Stated task ▸ List every line below that contains the word "nearer", copying each such line in full.

The data ▸
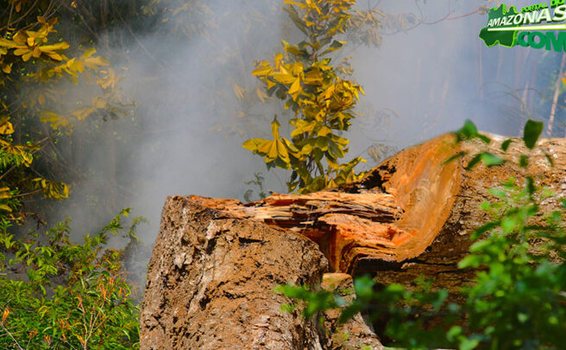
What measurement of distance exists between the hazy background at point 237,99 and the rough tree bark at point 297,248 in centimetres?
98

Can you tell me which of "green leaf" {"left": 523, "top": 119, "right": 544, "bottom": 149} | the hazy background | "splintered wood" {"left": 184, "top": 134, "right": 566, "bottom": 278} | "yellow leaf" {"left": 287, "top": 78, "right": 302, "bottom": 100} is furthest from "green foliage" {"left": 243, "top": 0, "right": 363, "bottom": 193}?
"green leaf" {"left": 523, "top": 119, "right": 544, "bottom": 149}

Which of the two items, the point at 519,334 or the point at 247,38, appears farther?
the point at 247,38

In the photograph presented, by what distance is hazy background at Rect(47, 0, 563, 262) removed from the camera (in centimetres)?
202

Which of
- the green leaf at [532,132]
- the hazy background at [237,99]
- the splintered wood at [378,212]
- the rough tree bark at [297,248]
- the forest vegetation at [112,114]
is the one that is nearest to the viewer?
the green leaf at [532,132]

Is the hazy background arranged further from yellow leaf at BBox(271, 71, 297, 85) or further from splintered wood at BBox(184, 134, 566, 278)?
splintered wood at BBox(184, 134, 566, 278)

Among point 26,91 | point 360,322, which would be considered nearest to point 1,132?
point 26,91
* * *
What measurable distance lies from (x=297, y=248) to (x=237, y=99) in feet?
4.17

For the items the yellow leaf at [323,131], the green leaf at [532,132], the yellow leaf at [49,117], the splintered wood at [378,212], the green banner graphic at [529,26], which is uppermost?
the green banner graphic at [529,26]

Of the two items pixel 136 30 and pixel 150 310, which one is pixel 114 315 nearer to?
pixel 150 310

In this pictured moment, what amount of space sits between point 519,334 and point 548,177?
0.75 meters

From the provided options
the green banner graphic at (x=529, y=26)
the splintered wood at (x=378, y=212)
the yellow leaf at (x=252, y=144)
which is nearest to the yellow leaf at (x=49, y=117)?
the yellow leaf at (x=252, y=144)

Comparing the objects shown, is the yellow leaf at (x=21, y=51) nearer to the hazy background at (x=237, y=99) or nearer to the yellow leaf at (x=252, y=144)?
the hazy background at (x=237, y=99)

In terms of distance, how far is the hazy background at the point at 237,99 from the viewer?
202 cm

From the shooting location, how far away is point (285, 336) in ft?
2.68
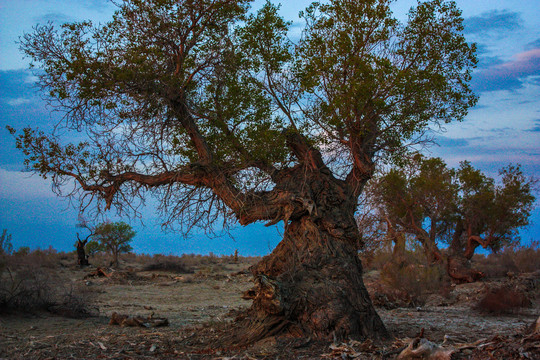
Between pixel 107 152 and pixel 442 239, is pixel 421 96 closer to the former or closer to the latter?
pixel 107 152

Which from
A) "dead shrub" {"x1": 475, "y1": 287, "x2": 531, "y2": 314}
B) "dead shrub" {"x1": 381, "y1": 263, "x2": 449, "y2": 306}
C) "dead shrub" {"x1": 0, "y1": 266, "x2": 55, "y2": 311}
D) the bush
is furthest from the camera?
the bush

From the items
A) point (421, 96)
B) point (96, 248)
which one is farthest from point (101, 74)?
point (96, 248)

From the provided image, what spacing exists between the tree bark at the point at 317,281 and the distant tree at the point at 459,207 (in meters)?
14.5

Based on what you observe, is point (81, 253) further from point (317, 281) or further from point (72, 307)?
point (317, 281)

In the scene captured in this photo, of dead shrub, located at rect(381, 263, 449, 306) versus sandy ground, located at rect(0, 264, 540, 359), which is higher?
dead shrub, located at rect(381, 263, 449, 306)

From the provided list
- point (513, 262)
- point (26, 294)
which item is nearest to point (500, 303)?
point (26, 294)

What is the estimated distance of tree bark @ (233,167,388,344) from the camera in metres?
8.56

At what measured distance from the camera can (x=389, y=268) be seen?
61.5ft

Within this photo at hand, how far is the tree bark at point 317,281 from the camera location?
* * *
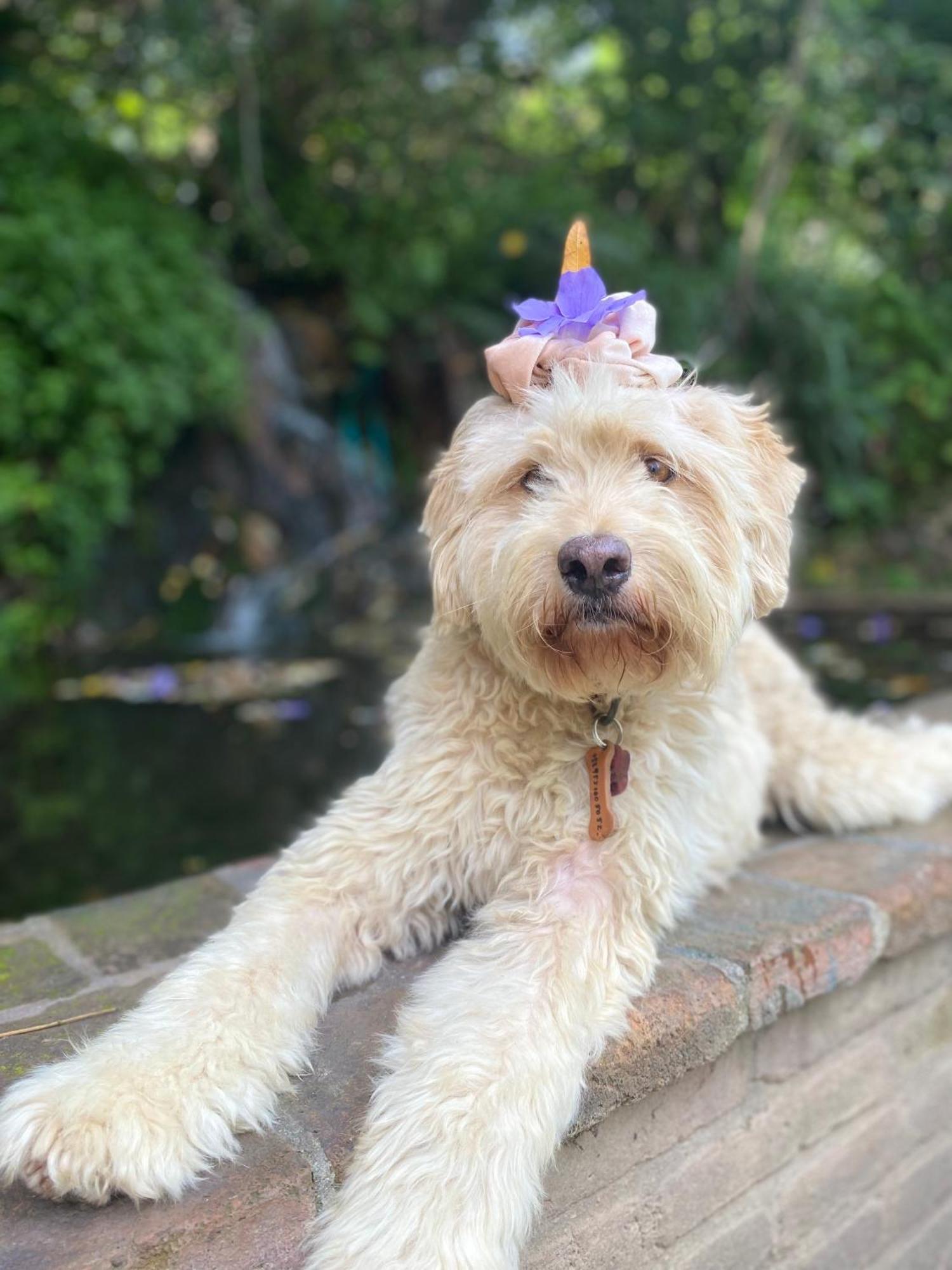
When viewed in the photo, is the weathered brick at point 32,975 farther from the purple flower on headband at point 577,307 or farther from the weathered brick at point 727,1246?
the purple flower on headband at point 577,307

Problem solution ▸
Of the two items pixel 136 30 and pixel 150 310, which one is pixel 114 315 nearer to?
Comparing the objects shown, is the yellow leaf at (x=21, y=51) nearer to the hazy background at (x=237, y=99) or nearer to the yellow leaf at (x=252, y=144)?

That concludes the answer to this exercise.